Hasan mengatakan, di dalam pada pesawat sektor ekonomi yang mana ditumpangi Kaesang, terdapat kelas bidang usaha yang ditempati oleh para menteri, salah satunya Menteri Perdagangan Zulkifli Hasan, dan juga kepala lembaga/badan pemerintah kemudian Direktur Utama LPP TVRI Iman Brotoseno.
Kemudian kata Hasan, Iman Brotoseno sempat bolak-balik ke kelas ekonomi untuk menanyakan lalu menawarkan bertukar tempat duduk terhadap putra bungsu Presiden Joko Widodo (Jokowi) itu.
“Dia tawarkan kursi beliau oleh sebab itu ia enggak enak Kaesang dalam belakang di tempat kelas dunia usaha sementara ada menteri, ada Direktur TVRI, ada kepala badan atau pada kelas bisnis, Mas Kaesang naik ekonomi,” katanya.
Menurut Hasan, jikalau Kaesang mempunyai gaya hidup bermewah-mewah, ia tidak ada akan menggunakan pesawat komersial lalu duduk di area kelas ekonomi. Kaesang, kata Hasan, dapat memohonkan seseorang untuk menjemputnya menggunakan pesawat jet pribadi dari IKN menuju Jakarta, sebelum terbang menuju Amerika Serikat pada 18 Agustus 2024.

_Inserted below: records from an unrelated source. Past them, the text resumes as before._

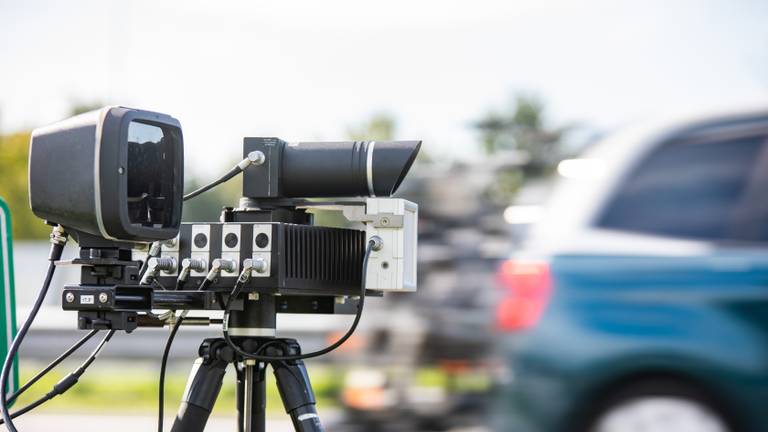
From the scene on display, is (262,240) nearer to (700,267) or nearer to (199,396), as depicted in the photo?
(199,396)

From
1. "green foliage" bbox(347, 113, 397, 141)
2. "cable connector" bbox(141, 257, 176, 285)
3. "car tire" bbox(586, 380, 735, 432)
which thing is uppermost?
"green foliage" bbox(347, 113, 397, 141)

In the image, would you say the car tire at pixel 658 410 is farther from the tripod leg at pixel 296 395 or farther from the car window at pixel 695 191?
the tripod leg at pixel 296 395

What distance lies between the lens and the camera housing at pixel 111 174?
7.57 ft

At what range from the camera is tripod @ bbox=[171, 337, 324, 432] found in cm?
267

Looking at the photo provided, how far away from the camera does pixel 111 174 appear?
230 centimetres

Dalam kesempatan sebelumnya, Kaesang juga pernah menggunakan pesawat komersial Citilink dari Medan ke Jakarta. Hasan pun mempersilakan umum membuka manifest daftar penumpang untuk memverifikasi Kaesang juga menggunakan pesawat komersial pada 14 Agustus 2024 dari Medan menuju Jakarta.